Under the current Collective Bargaining Agreement, teams are limited to a set bonus pool when acquiring amateur talent through the draft and international free agency each year. Teams can exceed their pools, but the penalties are harsh. Within those pools are slot values, which are important to the draft and international free agency for different reasons.
Hudson Belinsky and Ben Badler recently got their hands on the 2016 draft and 2016-17 international slot values, respectively. Both articles are free. They’re not behind the Baseball America paywall. Let’s dive in and see what the slot values mean for the Yankees.
2016 Draft Slot Values
The Yankees have a $5,768,400 bonus pool for the draft this year. That’s the eighth smallest bonus pool in baseball. The Yankees didn’t add (or subtract) and draft picks through free agency this past offseason, so all they have is their natural picks in rounds 1-40. Here are the slot values:
- First Round (No. 18 overall): $2,441,600
- Second Round (No. 62): $1,040,800
- Third Round (No. 98): $608,200
- Fourth Round (No. 128): $455,400
- Fifth Round (No. 158): $341,000
- Sixth Round (No. 188): $255,300
- Seventh Round (No. 218): $191,500
- Eighth Round (No. 248): $176,200
- Ninth Round (No. 278): $164,600
- Tenth Round (No. 308): $156,600
Slot value for every pick after the tenth round is $100,000. Any amount spent over $100,000 on one of those picks counts against the draft pool. If you sign a player for less than the slot value within the first ten rounds, you can redirect the pool savings to other picks. If you do not sign a player, you lose the slot money associated with that pick. Got it? It’s easy enough.
The Yankees — and all teams, really — have been gaming the system by taking cheap college seniors, usually in rounds 5-10, to save draft pool space so they can spend it on other players. College seniors have no leverage, so they usually sign for five figures. Sometimes even less. Do that a few times and you up with a nice chunk of leftover cash to use on other picks.
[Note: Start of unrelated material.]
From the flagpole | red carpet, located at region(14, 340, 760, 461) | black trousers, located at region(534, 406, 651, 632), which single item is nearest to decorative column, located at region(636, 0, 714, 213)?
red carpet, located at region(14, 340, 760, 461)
To me, it looks like the best place to really save pool space is with that second round pick. You don’t see many top prospects fall to the second round these days. Talent has come off the board more linearly since the spending pool system was put in place. The Yankees could take a good prospect with that second rounder, sign him below slot, and save hundreds of thousands of dollars in pool space.
This is exactly what the Yanks did last year. They took LHP Jeff Degano with their second round pick and signed him for $650,000. Slot for his pick was $1,074,400. The Yankees got a talented player and still saved over $400,000 with that pick, most of which went to third rounder RHP Drew Finley. Depending on what the draft board looks like in June, going this route with the second round pick could make an awful lot of sense.
2016-17 International Slot Values
The Yankees have a $2,177,100 bonus pool for the 2016-17 international signing period, which ninth lowest among the 30 clubs. The international pools are based on the reverse order of the standings. The Yankees are still subject to the penalties stemming from the 2014-15 international signing spree for one more year, so they can’t sign any player to a bonus of more than $300,000 in the coming signing period.
Here are the team’s 2016-17 international slot values. I’ll explain what these mean in a second.
- Slot No. 22: $609,800
- Slot No. 52: $411,800
- Slot No. 82: $278,100
- Slot No. 112: $177,400
Each team gets $700,000 in “base” money, so add that and the four slots together and you get the club’s total international bonus pool. Once upon a time teams also had six $50,000 bonus exemptions each year, both those are gone. Nowadays the only exemptions are players who sign for $10,000. Teams can hand out as many bonuses of $10,000 or less as they want, and they don’t count towards the bonus pool.
The international slot values are used for trading. You can sign a player to a bonus of any size, it doesn’t have to match a slot number. But, if you trade bonus pool money, you have to trade the specific slot. HOWEVA, teams are only allowed to acquire an additional 50% of their original draft pool. That’s an extra $1,088,500 for the Yankees. It doesn’t make any sense for the Yankees to acquire international bonus pool money because of the $300,000 penalty though. It makes more sense to trade away pool space.
Unfortunately, international bonus slots don’t seem to have much trade value. Last year Matt Eddy recapped trades involving bonus slots, and for the most part slots were traded for middling prospects or fringe MLB players. In some instances they were thrown in as the third or fourth piece in a trade package. Is it worth trading, say, that No. 22 slot for another up-and-down reliever or infielder? Maybe it is. Depends on what kind of talent is available internationally this summer.